Thank you for your prompt response. I’ve carefully reviewed your previous insights on the topic of streams and connections, and I’m convinced that employing a few well-designed streams should suffice for achieving overlap between data transfer, computation, and events.

Currently, I’m reading with the Cufile Stream API documentation. Essentially, this API binds asynchronous read/write operations to a stream. Thus, in order to achieve independent and unordered asynchronous I/O requests, it’s becoming apparent that relying on just one stream might not be adequate. Additionally, considering that the number of available connections can go up to 32, I’m thinking how to design asynchronous I/O into those 32 connections. I’m curious if you have any insights or experiences with the GDS Cufile Stream API on Streams that you could share?


Regarding the materials you recommended, I’ll certainly dive into them. Thanks again for your assistance!

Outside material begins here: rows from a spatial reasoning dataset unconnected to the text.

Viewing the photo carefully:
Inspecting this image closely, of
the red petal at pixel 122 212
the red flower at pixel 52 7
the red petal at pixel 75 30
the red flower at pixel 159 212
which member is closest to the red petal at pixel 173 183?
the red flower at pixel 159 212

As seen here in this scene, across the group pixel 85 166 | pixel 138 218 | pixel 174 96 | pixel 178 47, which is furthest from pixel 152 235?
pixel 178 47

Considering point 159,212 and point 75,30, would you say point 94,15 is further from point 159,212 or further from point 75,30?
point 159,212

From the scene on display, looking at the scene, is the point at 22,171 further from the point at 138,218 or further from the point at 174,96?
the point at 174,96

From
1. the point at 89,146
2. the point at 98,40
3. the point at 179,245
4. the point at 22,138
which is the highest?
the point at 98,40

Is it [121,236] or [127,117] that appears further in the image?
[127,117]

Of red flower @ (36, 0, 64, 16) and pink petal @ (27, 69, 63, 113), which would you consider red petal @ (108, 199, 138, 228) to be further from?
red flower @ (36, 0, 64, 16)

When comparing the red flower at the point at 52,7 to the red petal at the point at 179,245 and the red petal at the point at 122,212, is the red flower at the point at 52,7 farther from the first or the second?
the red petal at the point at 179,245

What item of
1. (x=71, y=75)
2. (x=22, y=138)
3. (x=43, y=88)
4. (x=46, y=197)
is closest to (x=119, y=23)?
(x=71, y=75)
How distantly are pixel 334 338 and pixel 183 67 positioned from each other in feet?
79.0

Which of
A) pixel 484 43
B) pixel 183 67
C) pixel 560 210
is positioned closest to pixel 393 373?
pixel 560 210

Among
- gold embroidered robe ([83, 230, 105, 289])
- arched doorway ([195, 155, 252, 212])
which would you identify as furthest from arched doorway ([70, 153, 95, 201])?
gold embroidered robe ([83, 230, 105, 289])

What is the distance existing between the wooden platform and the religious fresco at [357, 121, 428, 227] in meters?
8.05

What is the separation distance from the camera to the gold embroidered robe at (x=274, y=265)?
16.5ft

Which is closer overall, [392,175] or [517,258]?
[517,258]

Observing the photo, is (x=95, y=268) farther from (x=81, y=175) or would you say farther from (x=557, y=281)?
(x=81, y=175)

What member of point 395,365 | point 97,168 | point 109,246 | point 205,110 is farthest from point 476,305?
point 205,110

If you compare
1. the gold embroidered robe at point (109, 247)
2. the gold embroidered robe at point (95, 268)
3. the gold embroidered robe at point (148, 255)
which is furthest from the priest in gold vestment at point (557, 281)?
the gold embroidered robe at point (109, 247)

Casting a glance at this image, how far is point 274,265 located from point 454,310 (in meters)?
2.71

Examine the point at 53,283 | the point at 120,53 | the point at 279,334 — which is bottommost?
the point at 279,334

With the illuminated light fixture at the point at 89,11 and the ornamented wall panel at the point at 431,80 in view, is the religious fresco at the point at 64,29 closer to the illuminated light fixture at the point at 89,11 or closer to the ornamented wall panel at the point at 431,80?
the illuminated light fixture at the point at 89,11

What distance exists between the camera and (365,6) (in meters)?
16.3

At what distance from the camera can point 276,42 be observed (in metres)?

I have no answers, but some related points:

  1. In addition to the limits you mention, there is a limit on the number of resident grids per device.
    See Table 18.

  2. If you use dynamic parallelism, you can easily reach the grid limit using only one stream created by the host.

An approach I have been exploring recently:

  • create only a small number of streams on the host, e.g., one or two streams for each desired stream priority
  • use a combination of host launches and dynamic parallelism to achieve the concurrency you want

In addition to the links you posted, beware of Increased time to synchronize….

I never suggested one stream is adequate for anything. One stream is useless for any purpose I can think of, and you certainly cannot do copy/compute overlap with a single stream.

By convention, GDS questions should be posted on the accelerated libraries sub-forum (there are many other GDS questions there).

1 Like

Apologies for any confusion - I didn’t mean to imply that you suggested the sentence earlier. That was a mistake in my formulation.

What I intended is that, based on streams and CuFile semantics, it seems natural to consider multiple streams.

This topic was automatically closed 14 days after the last reply. New replies are no longer allowed.